なぜ人は、挫折を繰り返しているのに、ついつい大きなチャレンジ目標を掲げてしまうのでしょうか? 頭の中で描いた理想像を元にした目標設定は麻薬のようなものです。何度挫折をしても、新たな目標設定をすれば、「今度こそはできそう」と思い込んでしまうものなのです。
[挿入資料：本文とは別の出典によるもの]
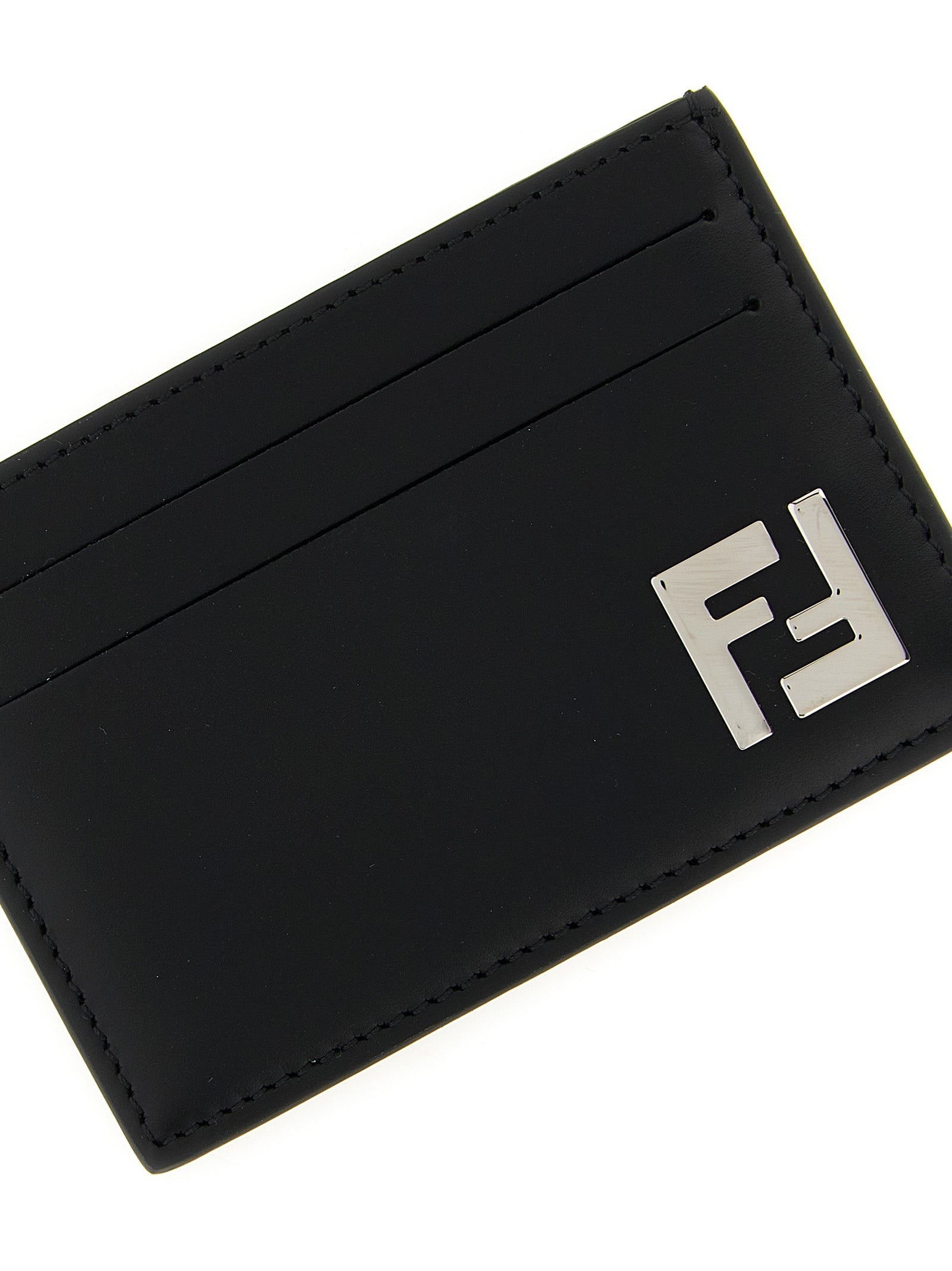 Fendi Slim Squared FF Black Calfskin Cardholder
 例えば、禁煙しようとしている人は、タバコを吸いながら「このひと箱を吸い終えたら禁煙しよう」などと思うもの。その時は、タバコなんかいつでも止められる、という気持ちになっています。ところがちょっとタバコが恋しくなると、「あとひと箱だけ吸っちゃおうかな。どうせその気になれば、いつでも止められるんだし」ということで、またスパスパと吸い始める。そして気づいた時には元の木阿弥、「あぁ、また禁煙に失敗した」と落ち込むことの繰り返しになっている、ということが多いのです。

目標は他人に立ててもらうとブレークスルーしやすい

 イギリスのハードフォードシャー大学で心理学を研究するリチャード・ワイズマン教授の調査によると、過去に失敗した目標を目指そうとすると、無意識にストレスを感じ、その結果、目標が達席できなくなる率が高まってしまうとのことです。理由はストレスでモチベーションが続かなくなるからです。

「英語をペラペラしゃべれるようになる」「ダイエットする」などと、毎年同じ目標を掲げ、そのたびに失敗した経験は誰にでもあるのではないでしょうか。人間は事実と感情をセットで記憶します。挫折の感情と目標がセットになっているので、同じような目標を設定してしまうと、目標を思い浮かべるたびに、過去に挫折した悔しさや苦さまで蘇ってきてしまうのです。お陰で、目標を意識すればするほど、逆にストレスを感じるようになってしまうのです。

 ダイエットに必要なのは、食事の管理と運動の習慣です。おそらくそのことは誰でも頭では理解しています。分かっていても、人はダイエットの挫折を繰り返してしまうもの。そこに着目したのが、パーソナルトレーナーがついて食事の管理と運動のサポートをしてくれるライザップのサービスです。

 あの手法は、ダイエットだけに効果があるわけではありません。ライザップのトレーナーにダイエットをサポートしてもらうように、あなたの行動計画やカリキュラムを他人に立ててもらうと意外な効果が上がるのです。それどころか、行動計画やカリキュラムだけではなく、あなたの目標そのものを、他人に立ててもらうことも非常に有効です。「自分で目標を立ててみたけど上手くいかなかった」という人も、他人に目標や計画を立ててもらうと、そこから思わぬヒントを貰えることもあるのです。